Ductal Carcinoma in Situ
First step in treatment will be a lumpectomy which should the only surgical treatment needed if the mass is small, has clean margins, and the DCIS cells are a non-aggressive type (non-comedo). Lumpectomy and radiation is another option in order to reduce the chance of the DCIS recurring. Radiation is more often used for larger tumors or more aggressive forms of DCIS. A third choice of treatment is lumpectomy and tamoxifen. Again, tamoxifen has been shown to reduce the chance of recurrence of DCIS after lumpectomy. Finally, mastectomy will usually be considered in candidates who have a large tumor of DCIS, multiple areas that contain DCIS cells, the lumpectomy has negative margins (cancer located at the periphery of the removed tissue), or you are at an increased risk for breast cancer (BRCA1 and/or BRCA2 gene mutation carrier)
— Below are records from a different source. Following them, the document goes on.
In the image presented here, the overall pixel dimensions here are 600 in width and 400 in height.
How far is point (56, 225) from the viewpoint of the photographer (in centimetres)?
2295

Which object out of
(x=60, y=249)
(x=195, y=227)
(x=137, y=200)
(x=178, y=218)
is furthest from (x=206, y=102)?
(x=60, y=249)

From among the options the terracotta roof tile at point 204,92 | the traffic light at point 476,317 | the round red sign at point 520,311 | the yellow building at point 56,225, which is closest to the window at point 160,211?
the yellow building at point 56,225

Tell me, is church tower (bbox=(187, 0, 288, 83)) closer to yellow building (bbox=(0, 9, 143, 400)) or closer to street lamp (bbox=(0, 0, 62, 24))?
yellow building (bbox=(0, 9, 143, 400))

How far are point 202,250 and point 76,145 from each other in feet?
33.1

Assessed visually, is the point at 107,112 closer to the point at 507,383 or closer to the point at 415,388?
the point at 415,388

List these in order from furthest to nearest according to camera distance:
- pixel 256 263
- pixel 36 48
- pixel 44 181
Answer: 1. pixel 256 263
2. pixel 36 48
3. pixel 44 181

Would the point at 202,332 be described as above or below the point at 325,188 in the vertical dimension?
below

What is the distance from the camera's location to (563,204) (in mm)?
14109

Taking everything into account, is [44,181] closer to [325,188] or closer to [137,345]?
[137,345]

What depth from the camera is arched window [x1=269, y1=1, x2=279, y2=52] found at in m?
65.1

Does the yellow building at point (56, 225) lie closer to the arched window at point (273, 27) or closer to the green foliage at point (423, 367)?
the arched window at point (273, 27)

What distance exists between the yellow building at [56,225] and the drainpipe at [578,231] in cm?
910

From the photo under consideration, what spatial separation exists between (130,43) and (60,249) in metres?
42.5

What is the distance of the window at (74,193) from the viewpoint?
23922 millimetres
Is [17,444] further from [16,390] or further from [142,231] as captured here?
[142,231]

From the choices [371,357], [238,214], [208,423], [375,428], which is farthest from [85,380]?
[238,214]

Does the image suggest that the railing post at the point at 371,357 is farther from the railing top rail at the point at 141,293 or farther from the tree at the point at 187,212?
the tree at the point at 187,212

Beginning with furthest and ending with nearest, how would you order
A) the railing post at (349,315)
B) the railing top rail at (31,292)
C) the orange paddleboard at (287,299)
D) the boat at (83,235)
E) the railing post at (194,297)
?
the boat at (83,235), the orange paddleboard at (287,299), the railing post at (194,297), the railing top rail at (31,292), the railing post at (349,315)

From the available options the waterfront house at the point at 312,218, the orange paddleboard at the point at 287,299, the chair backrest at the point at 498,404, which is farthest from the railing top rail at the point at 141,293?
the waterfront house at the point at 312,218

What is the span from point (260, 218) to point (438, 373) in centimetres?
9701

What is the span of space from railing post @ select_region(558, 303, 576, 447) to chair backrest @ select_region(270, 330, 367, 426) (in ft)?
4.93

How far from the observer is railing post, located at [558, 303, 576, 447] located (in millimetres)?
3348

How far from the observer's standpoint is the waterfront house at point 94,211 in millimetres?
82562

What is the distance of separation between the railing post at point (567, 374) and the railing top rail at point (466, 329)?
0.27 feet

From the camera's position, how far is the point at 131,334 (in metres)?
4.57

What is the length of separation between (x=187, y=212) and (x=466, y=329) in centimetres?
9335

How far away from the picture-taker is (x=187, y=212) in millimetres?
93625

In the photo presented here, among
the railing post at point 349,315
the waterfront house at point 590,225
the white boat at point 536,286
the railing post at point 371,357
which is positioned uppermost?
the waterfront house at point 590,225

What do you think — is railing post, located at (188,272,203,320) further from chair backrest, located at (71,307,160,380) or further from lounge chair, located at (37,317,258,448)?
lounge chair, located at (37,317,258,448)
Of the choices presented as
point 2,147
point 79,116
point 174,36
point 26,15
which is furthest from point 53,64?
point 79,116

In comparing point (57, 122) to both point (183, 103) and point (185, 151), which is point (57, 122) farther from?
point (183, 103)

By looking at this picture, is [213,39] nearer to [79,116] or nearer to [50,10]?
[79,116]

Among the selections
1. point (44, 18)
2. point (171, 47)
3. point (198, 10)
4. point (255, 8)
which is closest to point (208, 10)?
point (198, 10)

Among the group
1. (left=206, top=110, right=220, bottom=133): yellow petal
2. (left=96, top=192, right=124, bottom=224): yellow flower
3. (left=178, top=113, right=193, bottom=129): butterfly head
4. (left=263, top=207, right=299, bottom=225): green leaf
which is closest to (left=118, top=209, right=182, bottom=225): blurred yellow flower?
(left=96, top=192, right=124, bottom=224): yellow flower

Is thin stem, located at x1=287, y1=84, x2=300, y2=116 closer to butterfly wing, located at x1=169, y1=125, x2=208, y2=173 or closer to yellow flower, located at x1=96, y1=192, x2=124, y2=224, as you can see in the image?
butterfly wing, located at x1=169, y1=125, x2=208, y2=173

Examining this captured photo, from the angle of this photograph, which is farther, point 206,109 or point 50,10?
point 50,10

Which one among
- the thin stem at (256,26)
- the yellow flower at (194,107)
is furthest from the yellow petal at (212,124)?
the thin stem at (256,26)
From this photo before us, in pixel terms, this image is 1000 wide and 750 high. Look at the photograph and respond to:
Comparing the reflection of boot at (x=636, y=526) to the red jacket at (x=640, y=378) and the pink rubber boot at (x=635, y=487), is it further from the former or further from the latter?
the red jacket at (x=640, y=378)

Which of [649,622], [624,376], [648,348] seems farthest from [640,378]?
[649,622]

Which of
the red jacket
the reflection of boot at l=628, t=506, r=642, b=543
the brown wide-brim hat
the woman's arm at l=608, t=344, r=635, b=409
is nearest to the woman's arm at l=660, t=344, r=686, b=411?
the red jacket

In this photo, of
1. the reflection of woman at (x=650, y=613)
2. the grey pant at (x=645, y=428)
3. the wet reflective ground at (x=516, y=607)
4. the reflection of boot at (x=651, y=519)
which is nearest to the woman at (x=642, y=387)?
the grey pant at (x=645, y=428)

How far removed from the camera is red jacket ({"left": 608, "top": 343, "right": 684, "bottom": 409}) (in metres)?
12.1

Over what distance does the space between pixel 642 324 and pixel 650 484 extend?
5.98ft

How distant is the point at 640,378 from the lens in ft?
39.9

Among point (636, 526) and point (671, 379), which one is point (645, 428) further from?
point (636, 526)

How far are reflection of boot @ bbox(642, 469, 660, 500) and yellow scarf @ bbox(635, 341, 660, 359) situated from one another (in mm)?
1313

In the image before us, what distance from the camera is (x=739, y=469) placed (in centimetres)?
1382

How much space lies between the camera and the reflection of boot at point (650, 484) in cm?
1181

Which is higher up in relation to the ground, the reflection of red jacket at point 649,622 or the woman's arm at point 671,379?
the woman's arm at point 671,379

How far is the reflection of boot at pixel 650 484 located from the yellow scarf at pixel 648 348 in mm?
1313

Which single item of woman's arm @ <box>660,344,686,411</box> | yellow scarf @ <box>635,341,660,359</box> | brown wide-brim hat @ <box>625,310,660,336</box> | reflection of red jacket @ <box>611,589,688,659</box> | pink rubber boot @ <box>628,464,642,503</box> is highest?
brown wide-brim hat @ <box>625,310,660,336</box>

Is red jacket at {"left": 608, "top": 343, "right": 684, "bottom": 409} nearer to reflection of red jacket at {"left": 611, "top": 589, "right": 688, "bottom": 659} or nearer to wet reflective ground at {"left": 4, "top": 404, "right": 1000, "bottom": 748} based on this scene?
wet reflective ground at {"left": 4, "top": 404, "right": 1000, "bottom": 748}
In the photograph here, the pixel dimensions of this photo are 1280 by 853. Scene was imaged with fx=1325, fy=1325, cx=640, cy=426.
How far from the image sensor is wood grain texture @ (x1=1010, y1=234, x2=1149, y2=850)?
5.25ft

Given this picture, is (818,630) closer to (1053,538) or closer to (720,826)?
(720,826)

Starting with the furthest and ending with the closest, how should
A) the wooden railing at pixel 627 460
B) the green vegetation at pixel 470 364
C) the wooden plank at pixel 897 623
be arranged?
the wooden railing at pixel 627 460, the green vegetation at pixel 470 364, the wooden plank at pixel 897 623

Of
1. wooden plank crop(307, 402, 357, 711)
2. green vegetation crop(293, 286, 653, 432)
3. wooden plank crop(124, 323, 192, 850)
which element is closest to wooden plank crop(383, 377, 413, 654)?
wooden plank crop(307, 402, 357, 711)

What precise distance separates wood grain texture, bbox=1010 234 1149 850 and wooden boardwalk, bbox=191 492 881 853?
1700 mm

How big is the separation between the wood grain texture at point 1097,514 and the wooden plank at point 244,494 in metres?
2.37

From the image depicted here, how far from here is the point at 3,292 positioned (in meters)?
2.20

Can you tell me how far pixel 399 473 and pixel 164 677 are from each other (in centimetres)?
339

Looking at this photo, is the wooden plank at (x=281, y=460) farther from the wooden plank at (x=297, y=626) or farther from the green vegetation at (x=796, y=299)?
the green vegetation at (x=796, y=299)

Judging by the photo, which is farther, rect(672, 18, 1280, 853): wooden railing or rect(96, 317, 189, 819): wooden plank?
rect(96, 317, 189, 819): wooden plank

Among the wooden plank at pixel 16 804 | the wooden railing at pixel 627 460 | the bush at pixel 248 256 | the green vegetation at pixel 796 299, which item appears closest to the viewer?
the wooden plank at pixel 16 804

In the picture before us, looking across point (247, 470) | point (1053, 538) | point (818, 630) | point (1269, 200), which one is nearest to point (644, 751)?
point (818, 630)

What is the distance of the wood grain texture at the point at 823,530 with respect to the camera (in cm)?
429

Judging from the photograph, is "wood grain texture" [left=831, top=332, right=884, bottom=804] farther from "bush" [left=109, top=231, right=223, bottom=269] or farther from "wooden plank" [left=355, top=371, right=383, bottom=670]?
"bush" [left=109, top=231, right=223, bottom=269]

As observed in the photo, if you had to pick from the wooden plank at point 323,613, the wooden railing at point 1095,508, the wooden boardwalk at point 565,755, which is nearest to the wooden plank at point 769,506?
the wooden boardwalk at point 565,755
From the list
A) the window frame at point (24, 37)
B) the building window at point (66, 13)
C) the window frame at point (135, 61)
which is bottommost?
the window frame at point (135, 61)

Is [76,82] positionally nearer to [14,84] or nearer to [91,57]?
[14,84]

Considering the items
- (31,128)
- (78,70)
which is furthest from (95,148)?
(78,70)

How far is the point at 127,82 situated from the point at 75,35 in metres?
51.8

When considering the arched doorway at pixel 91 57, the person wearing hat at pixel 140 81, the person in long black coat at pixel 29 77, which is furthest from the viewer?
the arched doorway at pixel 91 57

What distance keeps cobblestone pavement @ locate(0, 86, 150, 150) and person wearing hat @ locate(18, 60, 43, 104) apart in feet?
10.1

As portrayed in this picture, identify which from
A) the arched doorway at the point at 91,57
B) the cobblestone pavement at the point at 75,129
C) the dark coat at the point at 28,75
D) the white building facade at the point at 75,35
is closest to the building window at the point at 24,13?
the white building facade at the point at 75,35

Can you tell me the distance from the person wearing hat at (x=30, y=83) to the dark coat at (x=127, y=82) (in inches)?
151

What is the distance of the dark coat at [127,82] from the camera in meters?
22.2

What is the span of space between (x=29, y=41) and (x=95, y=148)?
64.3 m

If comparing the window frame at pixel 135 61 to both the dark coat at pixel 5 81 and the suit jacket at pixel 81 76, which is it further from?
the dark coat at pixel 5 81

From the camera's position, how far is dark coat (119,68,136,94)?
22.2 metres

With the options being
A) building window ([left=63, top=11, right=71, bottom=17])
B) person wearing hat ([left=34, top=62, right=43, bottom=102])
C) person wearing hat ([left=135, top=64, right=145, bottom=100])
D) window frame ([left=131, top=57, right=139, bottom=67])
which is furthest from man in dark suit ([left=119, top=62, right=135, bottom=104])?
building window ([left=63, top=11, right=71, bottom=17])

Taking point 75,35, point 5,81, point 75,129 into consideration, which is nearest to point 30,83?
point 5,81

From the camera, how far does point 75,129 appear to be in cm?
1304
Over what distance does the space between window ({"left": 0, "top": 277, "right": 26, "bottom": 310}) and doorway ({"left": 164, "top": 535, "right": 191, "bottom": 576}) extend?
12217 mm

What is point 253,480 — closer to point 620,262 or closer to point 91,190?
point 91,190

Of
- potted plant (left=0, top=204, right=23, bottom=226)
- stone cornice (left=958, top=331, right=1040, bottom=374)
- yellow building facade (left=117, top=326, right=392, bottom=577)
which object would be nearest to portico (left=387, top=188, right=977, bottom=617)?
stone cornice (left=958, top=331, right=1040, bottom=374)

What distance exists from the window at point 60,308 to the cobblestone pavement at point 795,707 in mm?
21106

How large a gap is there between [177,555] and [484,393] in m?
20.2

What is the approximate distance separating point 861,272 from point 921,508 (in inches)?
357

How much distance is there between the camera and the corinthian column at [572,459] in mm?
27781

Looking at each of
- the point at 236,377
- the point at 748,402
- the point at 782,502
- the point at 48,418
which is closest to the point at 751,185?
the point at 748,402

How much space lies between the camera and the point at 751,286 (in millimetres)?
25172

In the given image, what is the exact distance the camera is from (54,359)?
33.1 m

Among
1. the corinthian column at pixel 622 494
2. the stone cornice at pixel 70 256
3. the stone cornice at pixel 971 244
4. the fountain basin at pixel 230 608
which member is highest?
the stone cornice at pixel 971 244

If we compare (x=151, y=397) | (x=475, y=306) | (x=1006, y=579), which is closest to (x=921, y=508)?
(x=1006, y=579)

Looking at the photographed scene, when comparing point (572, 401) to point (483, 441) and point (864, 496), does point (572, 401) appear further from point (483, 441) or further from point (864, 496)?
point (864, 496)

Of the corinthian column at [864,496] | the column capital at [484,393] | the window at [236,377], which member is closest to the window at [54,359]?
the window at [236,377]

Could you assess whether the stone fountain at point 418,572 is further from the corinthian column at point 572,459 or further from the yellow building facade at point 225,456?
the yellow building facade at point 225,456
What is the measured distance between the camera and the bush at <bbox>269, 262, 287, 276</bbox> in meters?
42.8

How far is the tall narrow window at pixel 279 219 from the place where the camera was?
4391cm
Invasive/Infiltrating Carcinomas
In these cases, mastectomy is usually the standard treatment. However, a sentinel lymph node biopsy is recommended in most cases. A sentinel lymph node biopsy entails the first drainage lymph node to be removed in order to determine if it has cancerous cells. If it does contain cancerous cells, then an axillary lymph node dissection will be required (you lymph nodes located in your armpit will have to be removed). If the sentinel lymph node biopsy is negative, you do not need such an invasive procedure. After mastectomy, most patients will under go radiation, chemotherapy, and also tamoxifen for 5 years.
Though the diagnosis if breast cancer is terrifying, it is a very treatable disease if caught in time. Thus, the importance of yearly mammograms cannot be stressed enough.
Of course, you should always speak to your physician if you have any questions regarding breast cancer.